2 Materials and methods
2.1 Nanoparticles and their dispersion
Intermetallic copper-silver and copper-zinc nanoparticles were obtained from Sigma-Aldrich (Dorset, UK). For powder characterisation, nanoparticles were used as received, unless otherwise indicated. For antiviral tests, each sample was prepared in situ by suspending 0.1% wt/v (1000 ppm) of nanopowder into pure water (Acros, Thermo Fisher Scientific Brand, Loughborough, UK), which was subsequently dispersed using a liquid processor (Sonics & Materials®, CT, USA) performing at a 55% working power and a pulse sequence (20 s ON, 5 s OFF) for 2 min 20 s.

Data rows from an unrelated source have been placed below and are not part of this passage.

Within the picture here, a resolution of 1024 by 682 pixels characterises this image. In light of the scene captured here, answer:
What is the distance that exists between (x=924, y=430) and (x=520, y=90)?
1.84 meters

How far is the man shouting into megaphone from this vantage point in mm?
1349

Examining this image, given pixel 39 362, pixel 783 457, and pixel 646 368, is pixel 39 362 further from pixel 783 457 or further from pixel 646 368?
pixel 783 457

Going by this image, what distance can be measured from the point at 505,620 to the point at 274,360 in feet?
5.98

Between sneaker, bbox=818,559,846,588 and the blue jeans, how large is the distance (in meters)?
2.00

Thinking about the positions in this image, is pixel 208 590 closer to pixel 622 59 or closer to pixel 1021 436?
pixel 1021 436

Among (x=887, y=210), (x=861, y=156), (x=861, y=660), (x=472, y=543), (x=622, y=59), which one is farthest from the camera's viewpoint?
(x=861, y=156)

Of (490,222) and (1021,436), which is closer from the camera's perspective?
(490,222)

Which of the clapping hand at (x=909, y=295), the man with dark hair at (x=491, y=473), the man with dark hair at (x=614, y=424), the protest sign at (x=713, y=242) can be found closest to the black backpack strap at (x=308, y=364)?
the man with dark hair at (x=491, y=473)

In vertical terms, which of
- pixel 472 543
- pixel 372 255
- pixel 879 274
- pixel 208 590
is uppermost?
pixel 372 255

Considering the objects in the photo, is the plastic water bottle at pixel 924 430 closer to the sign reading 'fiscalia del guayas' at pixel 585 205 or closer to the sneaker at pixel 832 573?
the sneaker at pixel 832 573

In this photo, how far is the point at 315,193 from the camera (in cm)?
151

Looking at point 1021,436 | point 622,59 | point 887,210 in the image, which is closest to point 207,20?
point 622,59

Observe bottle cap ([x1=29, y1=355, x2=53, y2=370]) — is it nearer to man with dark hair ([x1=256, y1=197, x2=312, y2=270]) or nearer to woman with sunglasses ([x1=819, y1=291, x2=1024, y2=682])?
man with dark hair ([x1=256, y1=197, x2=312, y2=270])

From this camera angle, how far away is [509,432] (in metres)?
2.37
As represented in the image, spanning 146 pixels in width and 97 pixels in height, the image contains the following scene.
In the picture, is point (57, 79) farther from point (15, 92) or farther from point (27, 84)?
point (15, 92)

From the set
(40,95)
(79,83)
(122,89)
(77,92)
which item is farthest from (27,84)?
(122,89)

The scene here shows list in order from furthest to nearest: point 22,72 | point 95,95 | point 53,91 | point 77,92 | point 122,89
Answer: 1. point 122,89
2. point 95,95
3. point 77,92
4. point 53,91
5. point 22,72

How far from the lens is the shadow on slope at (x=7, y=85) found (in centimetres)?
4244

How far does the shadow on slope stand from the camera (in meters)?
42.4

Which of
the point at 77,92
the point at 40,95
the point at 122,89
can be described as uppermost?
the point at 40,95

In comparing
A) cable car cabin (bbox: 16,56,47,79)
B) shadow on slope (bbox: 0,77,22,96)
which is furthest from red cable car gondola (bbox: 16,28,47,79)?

2.1.1 Scanning electron microscopy
The morphology of intermetallic copper-silver and copper-zinc nanoparticles was assessed using scanning electron microscopy (SEM). Nanopowder (2 mg) was secured onto a carbon-based adhesive substrate and positioned on a specimen stage; both samples were subjected to alternate vacuum-argon environment prior to sputter-coating with 20-nm nanogold using an Emitech SC7620 coater (Quorum Technologies, Ltd., East Sussex, UK). All SEM analyses were acquired using a JEOL JCM-5700 (JEOL Ltd., Welwyn Garden City, UK) instrument and images were collected using the built-in software with an accelerating voltage of 20 kV. Adobe® Lightroom CC (Adobe Inc., CA, USA) was used to improve contrast and quality of images.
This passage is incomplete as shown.